Buddha memiliki sepupu, Devadatta, yang sangat tidak menyukai Buddha dan selalu menimbulkan masalah. Bahkan, jika Anda melihat lebih jauh dalam kanon Pali, banyak orang yang membuat masalah dan tidak menyukai Buddha. Ini memberi kita pelajaran berharga bahwa Buddha tidak disukai dan tidak bisa menyenangkan semua orang, jadi bagaimana kita bisa? Karena itu kita harus realistis dan tidak murung jika orang lain tidak menyukai kita dan jika kita tidak dapat menyenangkan semua orang.

Dalam kisah-kisah wafatnya Buddha disebutkan bahwa Ananda (salah seorang murid utama Buddha) memiliki kesempatan untuk meminta Buddha agar tidak meninggal tetapi tidak dilakukannya sehingga hidup Buddha berakhir. Ini memberi pelajaran bahwa Buddha hanya mengajar ketika diminta dan Buddha hanya tinggal ketika diminta. Apabila tidak ada yang ingin dia tinggal maka dia pergi. Kita dapat menerapkan ini pada diri kita sendiri dalam hal jika orang tidak menginginkan bantuan kita atau tidak membutuhkan kita, kita tidak boleh memaksakan diri terhadap mereka. Ada banyak orang yang mungkin lebih menerima dan mengharapkan bantuan kita.

#### Uraian Latihan
Salinlah kata demi kata bagian teks tentang Buddha yang dibuka dengan kata-kata "Dalam kisah-kisah wafatnya" dan ditutup dengan "mengharapkan bantuan kita.".

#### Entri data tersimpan
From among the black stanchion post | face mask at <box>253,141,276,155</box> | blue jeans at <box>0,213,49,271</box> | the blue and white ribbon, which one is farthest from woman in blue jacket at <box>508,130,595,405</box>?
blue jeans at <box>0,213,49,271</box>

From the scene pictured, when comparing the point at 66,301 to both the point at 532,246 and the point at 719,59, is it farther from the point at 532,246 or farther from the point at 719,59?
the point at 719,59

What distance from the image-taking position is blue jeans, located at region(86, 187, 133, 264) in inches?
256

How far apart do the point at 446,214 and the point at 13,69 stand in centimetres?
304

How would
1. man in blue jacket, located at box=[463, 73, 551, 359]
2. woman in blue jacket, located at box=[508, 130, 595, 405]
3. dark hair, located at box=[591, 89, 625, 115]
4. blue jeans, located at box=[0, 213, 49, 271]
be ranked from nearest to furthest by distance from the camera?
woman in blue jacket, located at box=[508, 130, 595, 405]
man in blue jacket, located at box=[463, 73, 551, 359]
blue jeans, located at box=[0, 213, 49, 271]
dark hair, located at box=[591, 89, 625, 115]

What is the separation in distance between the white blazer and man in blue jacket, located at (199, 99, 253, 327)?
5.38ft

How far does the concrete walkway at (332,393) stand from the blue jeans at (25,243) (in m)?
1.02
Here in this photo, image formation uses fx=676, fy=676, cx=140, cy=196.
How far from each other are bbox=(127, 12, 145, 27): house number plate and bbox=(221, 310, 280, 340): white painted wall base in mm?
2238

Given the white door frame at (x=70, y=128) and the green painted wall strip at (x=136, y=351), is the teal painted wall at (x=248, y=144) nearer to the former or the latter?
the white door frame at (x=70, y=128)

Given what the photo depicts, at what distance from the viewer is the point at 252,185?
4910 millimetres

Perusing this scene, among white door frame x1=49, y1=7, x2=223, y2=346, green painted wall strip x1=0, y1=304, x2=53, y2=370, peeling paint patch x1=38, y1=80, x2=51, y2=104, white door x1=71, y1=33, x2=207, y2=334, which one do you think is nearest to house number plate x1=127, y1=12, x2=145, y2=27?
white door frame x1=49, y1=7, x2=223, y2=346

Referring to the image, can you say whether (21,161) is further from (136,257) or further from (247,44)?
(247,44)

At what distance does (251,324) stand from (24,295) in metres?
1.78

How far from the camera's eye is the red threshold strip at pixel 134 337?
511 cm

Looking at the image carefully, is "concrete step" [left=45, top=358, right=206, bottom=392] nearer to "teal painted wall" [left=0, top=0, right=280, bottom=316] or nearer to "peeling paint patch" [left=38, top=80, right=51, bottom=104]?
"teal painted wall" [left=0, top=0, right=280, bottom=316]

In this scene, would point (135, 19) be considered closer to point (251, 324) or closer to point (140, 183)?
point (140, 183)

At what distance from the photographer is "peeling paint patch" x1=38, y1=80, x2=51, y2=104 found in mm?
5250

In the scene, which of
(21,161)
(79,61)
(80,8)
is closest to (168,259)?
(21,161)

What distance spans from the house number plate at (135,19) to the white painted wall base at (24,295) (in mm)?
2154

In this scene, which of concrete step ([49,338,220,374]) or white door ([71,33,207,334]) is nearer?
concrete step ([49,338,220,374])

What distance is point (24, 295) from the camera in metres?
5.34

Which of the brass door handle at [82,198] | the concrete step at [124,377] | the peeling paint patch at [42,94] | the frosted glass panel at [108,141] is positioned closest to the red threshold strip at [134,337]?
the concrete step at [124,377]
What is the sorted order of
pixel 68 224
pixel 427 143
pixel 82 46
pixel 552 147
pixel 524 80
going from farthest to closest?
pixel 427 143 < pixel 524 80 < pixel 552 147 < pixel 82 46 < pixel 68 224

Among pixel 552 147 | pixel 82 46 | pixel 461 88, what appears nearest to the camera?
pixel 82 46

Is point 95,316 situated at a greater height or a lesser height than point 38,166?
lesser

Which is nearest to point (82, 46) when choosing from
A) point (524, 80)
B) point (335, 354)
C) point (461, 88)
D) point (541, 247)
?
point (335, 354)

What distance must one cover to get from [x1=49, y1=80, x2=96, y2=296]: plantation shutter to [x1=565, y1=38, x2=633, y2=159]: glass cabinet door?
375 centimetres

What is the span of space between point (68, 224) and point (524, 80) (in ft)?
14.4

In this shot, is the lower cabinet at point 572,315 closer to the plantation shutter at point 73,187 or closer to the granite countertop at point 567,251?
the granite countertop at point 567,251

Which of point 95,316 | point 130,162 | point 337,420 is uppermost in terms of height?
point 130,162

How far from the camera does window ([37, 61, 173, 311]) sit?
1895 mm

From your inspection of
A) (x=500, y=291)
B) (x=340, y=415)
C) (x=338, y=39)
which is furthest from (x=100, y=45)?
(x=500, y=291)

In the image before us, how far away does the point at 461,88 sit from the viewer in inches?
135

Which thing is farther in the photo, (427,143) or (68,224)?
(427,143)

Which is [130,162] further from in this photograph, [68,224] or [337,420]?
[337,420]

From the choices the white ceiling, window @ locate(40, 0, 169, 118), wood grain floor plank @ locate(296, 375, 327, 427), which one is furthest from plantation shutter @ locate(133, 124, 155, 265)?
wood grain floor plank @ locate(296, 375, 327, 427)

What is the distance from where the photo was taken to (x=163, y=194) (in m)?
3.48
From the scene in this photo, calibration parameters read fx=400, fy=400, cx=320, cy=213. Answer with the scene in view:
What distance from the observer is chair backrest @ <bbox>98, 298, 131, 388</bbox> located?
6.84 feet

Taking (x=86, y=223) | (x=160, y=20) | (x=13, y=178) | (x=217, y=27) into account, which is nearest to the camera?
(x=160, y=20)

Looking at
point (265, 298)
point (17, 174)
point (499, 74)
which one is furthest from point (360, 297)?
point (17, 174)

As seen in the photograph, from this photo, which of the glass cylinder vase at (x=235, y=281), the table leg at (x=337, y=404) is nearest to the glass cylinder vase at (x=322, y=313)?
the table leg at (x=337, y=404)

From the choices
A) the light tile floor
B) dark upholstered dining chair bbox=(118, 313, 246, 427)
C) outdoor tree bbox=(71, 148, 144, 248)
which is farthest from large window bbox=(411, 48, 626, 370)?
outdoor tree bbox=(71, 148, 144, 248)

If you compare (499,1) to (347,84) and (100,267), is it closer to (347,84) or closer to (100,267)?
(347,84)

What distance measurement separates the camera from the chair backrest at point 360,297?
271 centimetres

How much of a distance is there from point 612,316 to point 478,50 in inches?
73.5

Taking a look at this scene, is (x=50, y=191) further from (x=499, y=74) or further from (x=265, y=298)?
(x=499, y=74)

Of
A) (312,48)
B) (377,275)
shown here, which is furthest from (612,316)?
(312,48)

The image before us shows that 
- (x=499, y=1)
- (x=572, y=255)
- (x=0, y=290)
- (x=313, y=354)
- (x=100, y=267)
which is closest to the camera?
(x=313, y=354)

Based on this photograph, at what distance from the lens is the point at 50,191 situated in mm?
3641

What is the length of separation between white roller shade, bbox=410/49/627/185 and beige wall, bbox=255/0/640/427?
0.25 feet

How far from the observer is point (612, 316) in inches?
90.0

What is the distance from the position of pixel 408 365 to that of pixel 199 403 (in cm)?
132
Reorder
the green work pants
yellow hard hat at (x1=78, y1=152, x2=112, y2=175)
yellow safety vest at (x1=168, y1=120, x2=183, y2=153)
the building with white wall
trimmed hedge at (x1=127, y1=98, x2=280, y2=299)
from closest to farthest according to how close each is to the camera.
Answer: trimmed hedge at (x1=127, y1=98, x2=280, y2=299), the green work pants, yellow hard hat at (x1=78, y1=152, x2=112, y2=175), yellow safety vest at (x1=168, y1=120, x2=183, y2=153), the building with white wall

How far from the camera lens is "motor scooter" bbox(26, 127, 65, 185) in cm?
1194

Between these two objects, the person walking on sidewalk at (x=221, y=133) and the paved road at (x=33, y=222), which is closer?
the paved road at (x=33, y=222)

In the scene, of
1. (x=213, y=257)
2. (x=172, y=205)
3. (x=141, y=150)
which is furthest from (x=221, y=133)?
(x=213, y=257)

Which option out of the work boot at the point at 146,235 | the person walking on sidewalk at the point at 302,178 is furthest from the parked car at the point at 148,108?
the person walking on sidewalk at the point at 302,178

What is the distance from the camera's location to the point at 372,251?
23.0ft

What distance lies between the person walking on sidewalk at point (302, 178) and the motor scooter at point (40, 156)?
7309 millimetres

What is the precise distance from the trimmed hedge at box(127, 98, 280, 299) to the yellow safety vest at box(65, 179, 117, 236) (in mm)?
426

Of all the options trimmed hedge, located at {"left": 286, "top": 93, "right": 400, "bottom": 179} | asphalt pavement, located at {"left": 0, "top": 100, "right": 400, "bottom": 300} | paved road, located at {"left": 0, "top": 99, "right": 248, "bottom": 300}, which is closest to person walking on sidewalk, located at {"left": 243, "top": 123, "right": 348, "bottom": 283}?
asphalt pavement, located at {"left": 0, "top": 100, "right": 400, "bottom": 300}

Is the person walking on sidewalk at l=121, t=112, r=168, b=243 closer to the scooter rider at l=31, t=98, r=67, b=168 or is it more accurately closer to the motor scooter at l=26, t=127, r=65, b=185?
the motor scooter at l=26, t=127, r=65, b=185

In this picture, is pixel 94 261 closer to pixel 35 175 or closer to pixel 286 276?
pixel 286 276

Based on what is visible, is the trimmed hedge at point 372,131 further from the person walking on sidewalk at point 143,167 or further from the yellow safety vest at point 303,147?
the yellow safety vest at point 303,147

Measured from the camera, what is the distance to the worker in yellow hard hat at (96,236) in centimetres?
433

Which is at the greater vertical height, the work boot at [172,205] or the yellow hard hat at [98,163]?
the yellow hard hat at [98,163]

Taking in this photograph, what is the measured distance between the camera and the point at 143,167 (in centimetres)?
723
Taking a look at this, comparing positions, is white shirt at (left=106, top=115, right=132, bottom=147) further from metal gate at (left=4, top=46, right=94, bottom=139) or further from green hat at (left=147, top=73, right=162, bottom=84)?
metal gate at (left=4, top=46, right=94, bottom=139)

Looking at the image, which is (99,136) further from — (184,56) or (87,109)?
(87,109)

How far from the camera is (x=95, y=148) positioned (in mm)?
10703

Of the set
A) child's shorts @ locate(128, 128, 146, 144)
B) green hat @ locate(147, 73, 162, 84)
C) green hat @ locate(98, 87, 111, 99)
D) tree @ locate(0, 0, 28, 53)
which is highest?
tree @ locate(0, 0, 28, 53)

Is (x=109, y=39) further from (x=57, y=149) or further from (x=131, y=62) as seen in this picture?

#### Jawaban
Dalam kisah-kisah wafatnya Buddha disebutkan bahwa Ananda (salah seorang murid utama Buddha) memiliki kesempatan untuk meminta Buddha agar tidak meninggal tetapi tidak dilakukannya sehingga hidup Buddha berakhir. Ini memberi pelajaran bahwa Buddha hanya mengajar ketika diminta dan Buddha hanya tinggal ketika diminta. Apabila tidak ada yang ingin dia tinggal maka dia pergi. Kita dapat menerapkan ini pada diri kita sendiri dalam hal jika orang tidak menginginkan bantuan kita atau tidak membutuhkan kita, kita tidak boleh memaksakan diri terhadap mereka. Ada banyak orang yang mungkin lebih menerima dan mengharapkan bantuan kita.